Nous avons lu quelques articles sur la baie de la Somme et, en particulier, celui d'un joli voyage de quelques jours en itinérance par un promeut futé nommé Pierre. Nous l'avons téléchargé et lu attentivement pour trouver notre source d'inspiration. 

Nous décidons de le suivre plus ou moins mais notre vélosophie est de pas se conformer et de suivre notre esprit car le voyage se construit tout seul au fil des heures et des coups de pédales.

Nous avons toute la journée devant nous et tout le temps de changer d'avis... ce qui sera souvent le leitmotiv de nos voyages.

C'est avec cet esprit en tête que nous embarquons nos vélos dans le train qui nous emmène à Abbeville…mais avant une petite pause recharge s’impose chez Starbucks… le temps d’un Caramel Macchiato… petit format.. tout de même!

Il faut que je l'avoue toute de suite: je suis un grand fan de cette chaine et ceci rentre dans la catégorie des "contradictions" qui me caractérisent. 

Mais bon il faut que je vous explique un peu tout de même... ce que je trouve génial dans ce genre de chaines mais au même temps déprimant (voila une belle contradiction!) c'est qu'elles ont eu le culot de faire en sorte que, n'importe où dans le monde vous voyagiez, vous pourrez retrouver toujours les mêmes gouts dans votre verre de café comme d'avoir l'impression d'être comme chez vous car le type japonais qui vous invite boire un thé chez lui, est assis sur le même fauteuil au nom imprononçable que vous avez repéré chez vos amis branchés.

Oui cela on l'appelle la mondialisation, mais ici on parle de vélo n'est pas? 

Une fois dans le tain l'esprit est déjà en voyage, c'est cela qui fait une partie de la magie.

Dans le train pas grand monde.
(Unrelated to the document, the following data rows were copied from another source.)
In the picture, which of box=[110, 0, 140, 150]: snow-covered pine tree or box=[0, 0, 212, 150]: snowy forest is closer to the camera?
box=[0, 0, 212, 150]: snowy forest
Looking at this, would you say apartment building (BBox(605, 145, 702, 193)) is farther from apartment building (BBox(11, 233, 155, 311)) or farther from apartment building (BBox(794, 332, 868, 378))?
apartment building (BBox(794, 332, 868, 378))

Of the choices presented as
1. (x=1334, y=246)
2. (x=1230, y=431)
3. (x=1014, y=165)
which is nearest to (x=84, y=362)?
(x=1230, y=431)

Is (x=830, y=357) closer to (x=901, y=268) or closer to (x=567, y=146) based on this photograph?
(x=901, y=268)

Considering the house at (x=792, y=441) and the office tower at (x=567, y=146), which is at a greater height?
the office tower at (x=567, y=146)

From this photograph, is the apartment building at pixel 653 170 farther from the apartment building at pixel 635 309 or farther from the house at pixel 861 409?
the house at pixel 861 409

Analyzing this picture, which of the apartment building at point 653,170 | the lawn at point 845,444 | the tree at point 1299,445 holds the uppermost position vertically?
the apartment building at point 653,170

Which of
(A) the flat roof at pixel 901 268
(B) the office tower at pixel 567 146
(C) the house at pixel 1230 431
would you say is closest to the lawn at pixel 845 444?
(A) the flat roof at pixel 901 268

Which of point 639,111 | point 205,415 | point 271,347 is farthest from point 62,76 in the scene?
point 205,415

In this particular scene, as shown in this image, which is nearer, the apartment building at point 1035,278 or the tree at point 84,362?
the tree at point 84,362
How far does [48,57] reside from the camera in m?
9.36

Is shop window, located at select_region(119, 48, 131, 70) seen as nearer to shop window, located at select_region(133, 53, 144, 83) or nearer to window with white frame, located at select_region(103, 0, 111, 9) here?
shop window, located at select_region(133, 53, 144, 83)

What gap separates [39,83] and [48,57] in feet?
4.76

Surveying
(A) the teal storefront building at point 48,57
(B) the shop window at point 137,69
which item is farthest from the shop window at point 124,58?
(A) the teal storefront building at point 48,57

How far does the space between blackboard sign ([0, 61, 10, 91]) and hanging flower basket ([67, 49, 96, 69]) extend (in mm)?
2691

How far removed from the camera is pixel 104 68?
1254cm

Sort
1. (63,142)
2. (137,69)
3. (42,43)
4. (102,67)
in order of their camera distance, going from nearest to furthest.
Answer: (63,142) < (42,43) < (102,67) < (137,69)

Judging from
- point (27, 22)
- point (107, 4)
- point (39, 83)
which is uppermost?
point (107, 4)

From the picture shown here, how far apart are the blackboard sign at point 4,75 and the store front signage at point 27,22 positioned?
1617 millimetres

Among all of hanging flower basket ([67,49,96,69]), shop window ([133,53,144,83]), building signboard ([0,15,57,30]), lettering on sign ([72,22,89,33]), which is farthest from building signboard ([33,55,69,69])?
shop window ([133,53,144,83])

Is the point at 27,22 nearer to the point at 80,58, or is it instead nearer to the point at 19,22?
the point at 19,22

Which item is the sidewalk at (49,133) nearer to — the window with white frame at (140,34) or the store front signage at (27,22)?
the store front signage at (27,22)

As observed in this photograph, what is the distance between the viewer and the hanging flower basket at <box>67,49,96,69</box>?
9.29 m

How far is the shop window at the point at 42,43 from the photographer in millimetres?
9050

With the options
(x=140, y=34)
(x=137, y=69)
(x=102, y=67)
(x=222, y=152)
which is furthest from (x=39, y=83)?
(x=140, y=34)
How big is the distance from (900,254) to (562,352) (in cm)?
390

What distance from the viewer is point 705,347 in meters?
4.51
Comme d’habitude nous sommes arrivés en gare bien à l’avance car nous ne souhaitons pas se battre avec d’autres éventuels voyageurs pour une place de vélo.. et nous avons bien fait!

Sur cet intercité Paris - Abbeville un peu vieillot, les cabines vélos ont été obtenues par suppression d’une cabine voyageurs. Elles ne sont pas vraiment adaptées au vélos, l'accès est difficile car les portes sont trop étroites et elles ne sont pas non plus vraiment adaptées en taille, on ne sait pas trop comme disposer les vélos, en long ou en large et à la fin chacun fait comme il peut…

Cependant on va pas se plaindre car la possibilité de transporter son vélo dans un train est une expérience assez nouvelle en France et nous acceptons avec joie les quelques difficultés  qui nous impose ce début de voyage. Et après tout, nous nous en sortons assez bien car la famille qui nous suit avec ses 4 vélos, peste pour rentrer dans la voiture et se résigne à une place dans le couloirs…de la première classe! Les contrôleurs sont tolérants et cela fait du bien.

 

 

Le voyage est paisible et nous arrivons en gare d’Abbeville au petit matin, entourés d’un très beau soleil de fin août. Nous n'avions pas prévu de visiter la ville mais elle nous appelle et après tout un petit déjeuner en terrasse ne se refuse pas.  Il fait déjà très chaud et cela nous allons le payer cher...

Nous décidons, donc, de faire un petit tour dans les ruelles, première étape à la découverte de la baie de Somme…. c’est parti… suivez-nous!

 


Nous sommes arrivé à Abbevile au petit matin, sous un soleil timide mais déjà assez chaud, la journée commence sous des bonnes auspices.

Nous avons enregistré notre parcours sur le GPS mais, comme à notre habitude, nous avons de la marge et surtout tout le temps pour rejoindre Saint-Valéry sur Somme, notre première arrêt, là où nous avons réservé notre chambre d’hôte (on en reparlera!). Il est décidé alors d’explorer cette ville aux allures médiévales où on fait bon vivre à se prélasser dans ses ruelles ou sur les terrasses des cafés de la place. Pas grand monde dans les rues car il est encore assez tôt en ce fin d'été. Nous décidons de faire un saut à l’office de tourisme histoire de vérifier nos bons plans et peut être en découvrir d'autres.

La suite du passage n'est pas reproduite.